-- 提示文 --
▼

父はもう長い事患っており、まともに会話をしたのは10年くらい前のことだと思う。そこから10年、私にとって、父はいないも同然だった。
しかし、いざ危篤の知らせをうけ、急いで施設に向かい、目の前で亡くなる姿を見て、やはりショックだった。
葬儀の準備が進んだり、通夜の時に父の顔を眺めたり、火葬場で最後のお別れをしたり、骨を拾ったり。
そんなことを通して、死というものを受け入れたような、受け入れられていないような、そんな不思議な心持ちで、一年と少し、過ごしてきた。
四九日法要の時、お坊さんは「3年くらいは、まだ寂しく感じるかもしれない」と仰った。
確かに、月日が経つにつれて、父の死を受け入れつつあるような気もしている。
ただ、父が旅立ったということは、自分にとって大きなことであり、それ以前の自分にはもう戻れないのだと思う。それが受け入れるということなのだろうか。
父の遺したたくさんの作品、写真、本、色々を見て涙を流すことも少なくなった。ただただ思うのは、人生はすごく短い、ということ。
自分に与えられた時間は有限で、他の人にとってもそれは同じ。
限られた時間を、お互いに与え合う。
限られた時間の中、そばにいてくれること。
そのことが、とてもありがたいことだと。
そんな心持ちになった。
今年は、ピアノの発表会があった。
ちょうど父の一周忌にあたる時期だったので、
ショパンのソナタの2番を弾こうか、と考えていた。
2番のソナタは、葬送行進曲付きで、ショパンの死についての意識が表現されている、と感じたから。
でも、なんだかしっくりこなかった。
しっくり来たのは、むしろ同じくショパンのソナタの3番の方。

▲

-- 作業 A --
父の死についての文章に基づき、次の問いに答えてください。
(i) 筆者が父とまともに会話をしたのは、どのくらい前のことか。
(ii) 四九日法要で、お坊さんはどのくらいの期間まだ寂しく感じるかもしれないと言ったか。
(iii) 筆者がピアノの発表会で最初に弾こうと考えていた曲は何か。
-- 作業 B --
父の死についての文章を、最後の文の後から書き継いでください。
データは父の死についての文章とは無関係です。

-- 提供データ --
▼

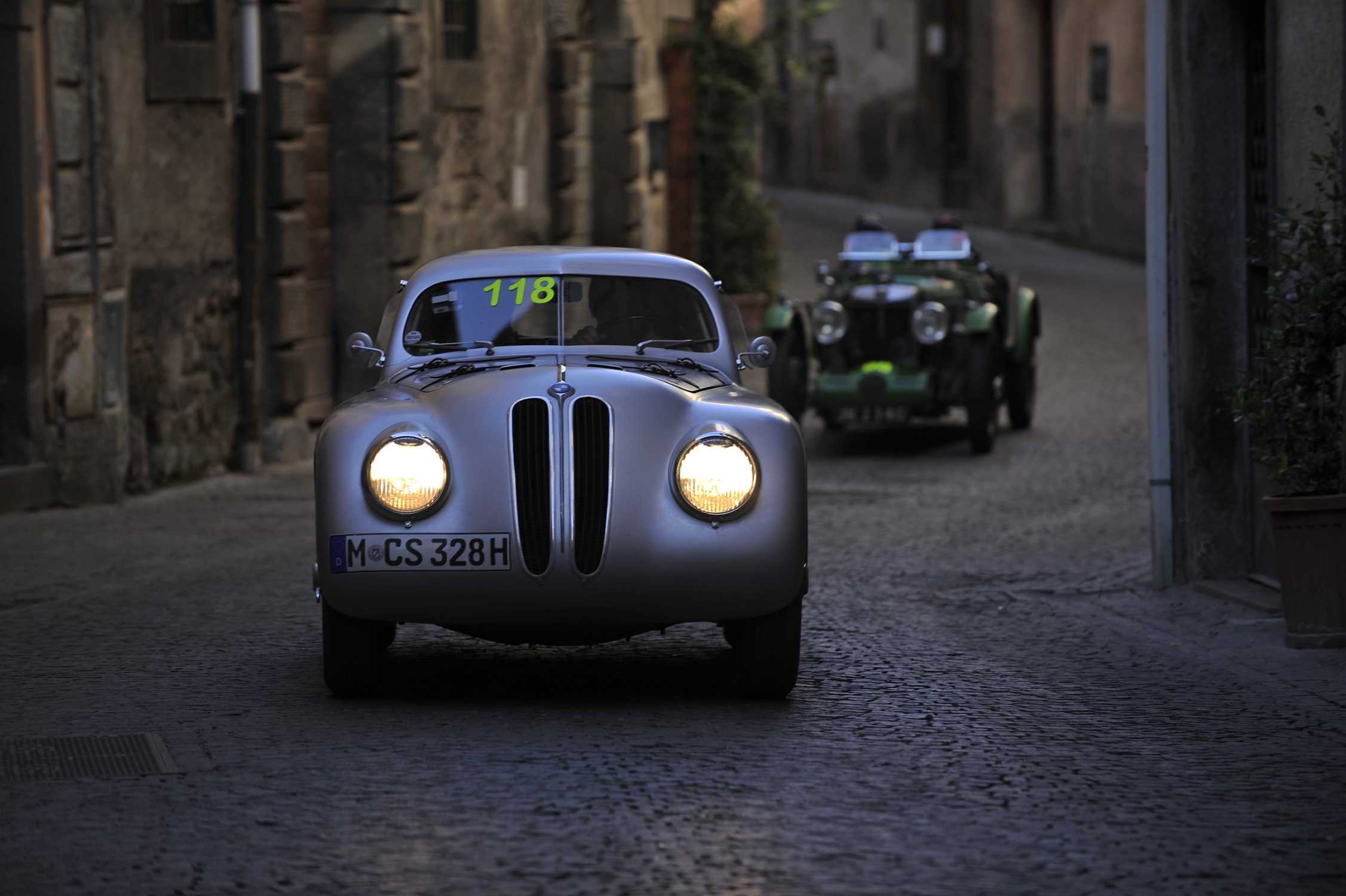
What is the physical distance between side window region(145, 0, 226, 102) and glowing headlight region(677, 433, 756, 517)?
892 centimetres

▲

-- 回答 A --
(i) 10年くらい前
(ii) 3年くらい
(iii) ショパンのソナタの2番

-- 回答 B --
ショパン自身が父親を亡くし、気落ちしていた後に作曲したという。
なんだかとても、自分自身に重ね、この曲を選んだのだった。
何かの曲に真剣に取り組むとき、そこには何かしらの気づきが生まれる。
ソナタ3番との歩みは、私の中で予想外の方向へと進んだ。
私は、親との葛藤、支配の中で苦しんでいて、そこからの脱却を図ろうとしていたようだった。
この曲を練習するのと並行して、臨床催眠講座を受講し、仲間たちと催眠の練習をしていた。次々と色々なことが変化していき、一年前には思いもよらなかったところへ、今来ている。
それは、ソナタ3番が重々しく始まり、慟哭の中で、本来の自分を発見し、その自分と統合していくような、そんな変化だった。
私の勝手な解釈かもしれないが、自分の中で曲の解釈が腑に落ちた時、とんでもない喜びが生まれた。
もっと伝わるように表現したいし、
もっと上手くなりたい。
自分の中の欲が、喜びへと変化していった。
今の私の中にあるのは、
ピアノを弾ける喜びと、それを見守ってくれる人がいる喜び。
もしかして、
あれほど渇望していたものが、
今、実は手の中にあるのかもしれない。